◆ EXERCISE DETAILS: Nothing but the text of the records belongs in your answer: repeat all of it exactly and leave out the images.

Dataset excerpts
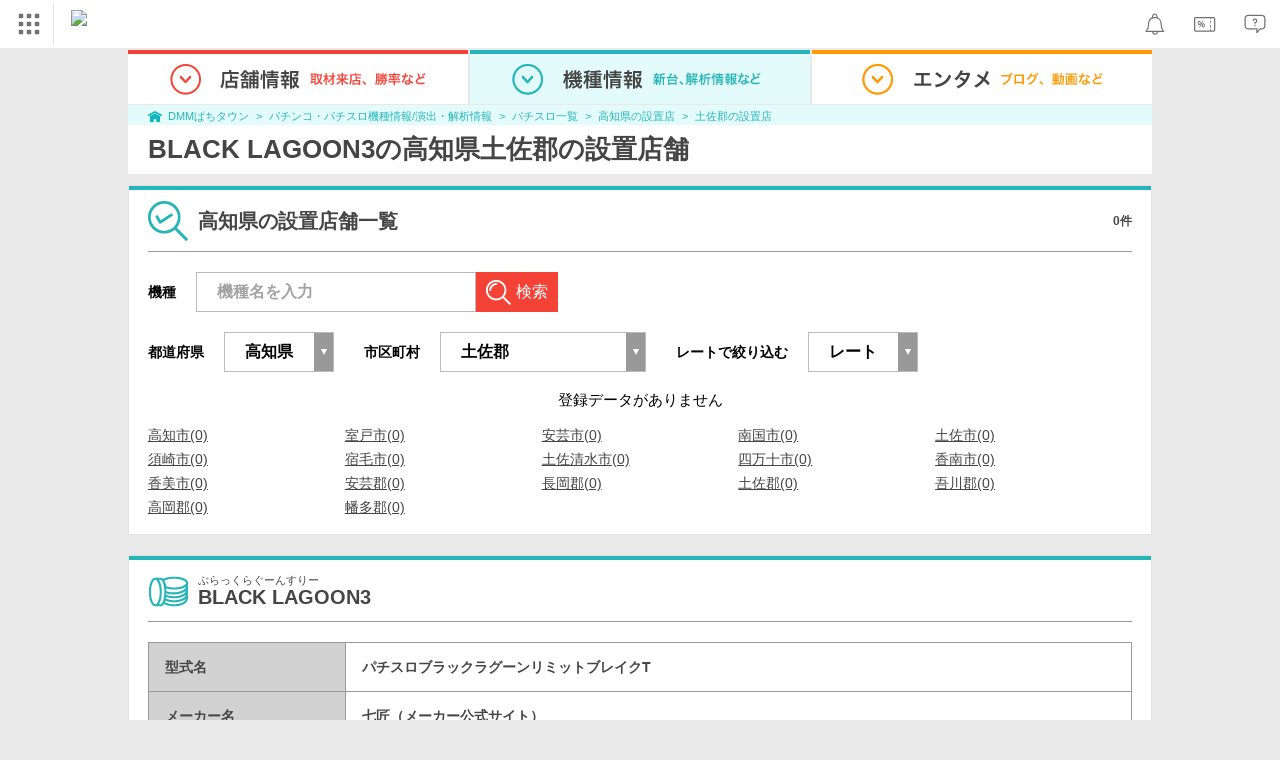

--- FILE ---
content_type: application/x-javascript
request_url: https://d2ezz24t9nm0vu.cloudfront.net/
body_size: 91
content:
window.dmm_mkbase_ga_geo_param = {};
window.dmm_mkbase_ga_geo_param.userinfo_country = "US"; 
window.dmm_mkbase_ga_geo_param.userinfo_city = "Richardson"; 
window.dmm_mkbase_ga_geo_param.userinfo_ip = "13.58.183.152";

◆ WRITTEN SOLUTION:
--- FILE ---
content_type: application/x-javascript
request_url: https://d2ezz24t9nm0vu.cloudfront.net/
body_size: 91
content:
window.dmm_mkbase_ga_geo_param = {};
window.dmm_mkbase_ga_geo_param.userinfo_country = "US"; 
window.dmm_mkbase_ga_geo_param.userinfo_city = "Richardson"; 
window.dmm_mkbase_ga_geo_param.userinfo_ip = "13.58.183.152";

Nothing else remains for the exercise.